If your ROI is large, you might be overlapping over several Landsat or Sentinel paths. You might have different images covering a big region that you should clip together to transform them into 1 image.

The following code does that, by clipping together all the images from a same sensor (Landsat or Sentinel) taken the same day. 


In [5]:
# Assembler takes raster within the same defined time-window  and nanmeans them
def assembler(array_host, raster2, lim_band):

  # Open the 2nd raster to merge as an array
  raster2 = rio.open(raster2, 'r').read()

  # Create a host array that will be the nanmean of the two other rasters. lim_band is the amount of band per sensor 
  raster = np.zeros((lim_band, array_host.shape[1], array_host.shape[2]))
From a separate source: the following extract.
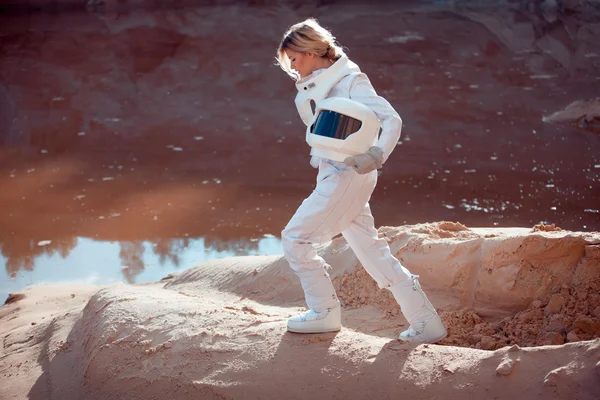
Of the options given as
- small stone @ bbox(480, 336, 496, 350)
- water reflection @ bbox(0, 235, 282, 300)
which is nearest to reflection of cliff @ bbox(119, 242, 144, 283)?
water reflection @ bbox(0, 235, 282, 300)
  # Fill-in the host array with the different images
  for i in range(lim_band):
      raster[i, :, :] = np.nanmean(np.dstack((array_host[i, :, :], raster2[i,:,:])),2)

  return(raster)
  

# Merges a variable amount of rasters, clips them with the outline, and saves them as tifs
def merger(list_similar, name_merge, folder):

  # Initialize the list that will host all the rasters from the same day/satellite
  rasters = []

  # Put all these images in the same list
  for i in list_similar:

    raster = rio.open(i, "r+", nodata = np.nan)
    rasters.append(rio.open(i, "r+", nodata = np.nan))

  # Kepp the metadata of a raster as a template (they all have the same CRS and extent)
  out_meta = raster.meta

  # Use the "merge" function from rasterio to merge all rasters
  mosaic, output = merge(rasters)

  # Write the "mosaic" array as a raster so it can be called for the function clipping the glacier mask to it
  with rio.open(folder + '/' + name_merge + '.tif', "w", **out_meta) as dest:
      dest.write(mosaic)

  # Open this array as a raster, overwrite the previous array to save memory
  mosaic = rio.open(folder + '/' + name_merge + '.tif', "r+", nodata = np.nan)

  # Use the "Clipper" function to clip to the merged raster the glacier mask (everything outside of glacier mask is NaN)
  mosaic, passaran = Clipper(mosaic, 'Glacier')

  # If the file is empty (passaran = 0): delete the tif in the output folder
  if passaran == 1:
    with rio.open(folder + '/' + name_merge + '.tif', "w", **out_meta) as dest:
          dest.write(mosaic)
  
  else:
    os.remove(folder + '/' + name_merge + '.tif')

  
# Clip Randolf's outline
def Clipper(raster, option, metadata):

  # We define different "zones" to clip because we are working with 3 main tributaries.
  # If we don't do that, the ELA searching algorithm can give messed up results. 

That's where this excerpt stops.